§ **ASSIGNED TASK**:
Write out, from the entries below, exactly the lines that run between the lines holding "They also identified" and "Answer (YES/NO): NO", inclusive, and stop there.

§ **EXTRACTED MATERIAL**:
★ ★ ★ ★ ★ ★ ★

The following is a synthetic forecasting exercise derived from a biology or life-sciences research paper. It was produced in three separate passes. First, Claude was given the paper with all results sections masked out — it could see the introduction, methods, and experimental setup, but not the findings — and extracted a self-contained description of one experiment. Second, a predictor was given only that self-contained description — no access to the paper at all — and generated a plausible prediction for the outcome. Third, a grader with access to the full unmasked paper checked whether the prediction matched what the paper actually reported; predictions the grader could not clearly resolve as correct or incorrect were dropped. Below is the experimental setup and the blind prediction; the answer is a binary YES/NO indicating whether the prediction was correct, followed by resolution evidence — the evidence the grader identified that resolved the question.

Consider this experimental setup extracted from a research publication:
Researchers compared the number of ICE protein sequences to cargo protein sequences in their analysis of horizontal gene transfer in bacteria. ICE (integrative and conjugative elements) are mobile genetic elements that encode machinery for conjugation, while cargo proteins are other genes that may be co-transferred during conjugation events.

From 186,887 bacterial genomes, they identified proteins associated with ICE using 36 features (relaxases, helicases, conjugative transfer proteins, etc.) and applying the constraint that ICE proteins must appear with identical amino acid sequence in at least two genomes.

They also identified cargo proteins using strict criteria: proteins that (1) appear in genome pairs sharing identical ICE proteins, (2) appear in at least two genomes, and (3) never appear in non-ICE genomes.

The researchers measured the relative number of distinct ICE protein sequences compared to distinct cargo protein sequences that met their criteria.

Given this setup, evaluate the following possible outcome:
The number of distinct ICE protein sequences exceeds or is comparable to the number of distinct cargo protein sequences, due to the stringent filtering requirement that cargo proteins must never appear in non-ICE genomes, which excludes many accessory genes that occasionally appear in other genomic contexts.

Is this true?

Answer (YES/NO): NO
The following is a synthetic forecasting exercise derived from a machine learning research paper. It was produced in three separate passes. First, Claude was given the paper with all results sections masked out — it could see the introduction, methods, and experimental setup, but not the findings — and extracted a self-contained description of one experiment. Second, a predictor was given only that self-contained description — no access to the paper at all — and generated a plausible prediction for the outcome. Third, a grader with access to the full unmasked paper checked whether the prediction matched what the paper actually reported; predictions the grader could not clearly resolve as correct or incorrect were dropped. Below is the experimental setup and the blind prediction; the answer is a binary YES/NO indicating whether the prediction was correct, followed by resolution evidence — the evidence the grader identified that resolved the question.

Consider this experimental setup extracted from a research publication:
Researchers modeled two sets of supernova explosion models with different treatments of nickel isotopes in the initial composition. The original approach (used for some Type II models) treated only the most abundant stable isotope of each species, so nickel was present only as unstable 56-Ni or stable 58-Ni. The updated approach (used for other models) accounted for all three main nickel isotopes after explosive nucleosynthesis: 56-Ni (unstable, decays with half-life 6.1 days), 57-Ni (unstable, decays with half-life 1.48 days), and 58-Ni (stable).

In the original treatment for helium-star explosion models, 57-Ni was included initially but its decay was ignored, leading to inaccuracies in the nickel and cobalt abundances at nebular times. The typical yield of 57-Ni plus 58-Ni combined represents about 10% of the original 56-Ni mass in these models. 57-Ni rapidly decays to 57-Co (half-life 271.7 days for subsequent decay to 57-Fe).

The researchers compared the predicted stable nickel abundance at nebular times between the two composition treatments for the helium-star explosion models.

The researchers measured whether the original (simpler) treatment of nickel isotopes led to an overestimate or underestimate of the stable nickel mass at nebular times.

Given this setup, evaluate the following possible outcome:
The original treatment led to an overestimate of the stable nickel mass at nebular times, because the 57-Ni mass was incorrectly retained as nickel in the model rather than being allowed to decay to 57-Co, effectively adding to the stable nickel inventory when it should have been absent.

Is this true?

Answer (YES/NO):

★ ★ ★ ★ ★ ★ ★

§ **EXERCISE SOLUTION**:
They also identified cargo proteins using strict criteria: proteins that (1) appear in genome pairs sharing identical ICE proteins, (2) appear in at least two genomes, and (3) never appear in non-ICE genomes.

The researchers measured the relative number of distinct ICE protein sequences compared to distinct cargo protein sequences that met their criteria.

Given this setup, evaluate the following possible outcome:
The number of distinct ICE protein sequences exceeds or is comparable to the number of distinct cargo protein sequences, due to the stringent filtering requirement that cargo proteins must never appear in non-ICE genomes, which excludes many accessory genes that occasionally appear in other genomic contexts.

Is this true?

Answer (YES/NO): NO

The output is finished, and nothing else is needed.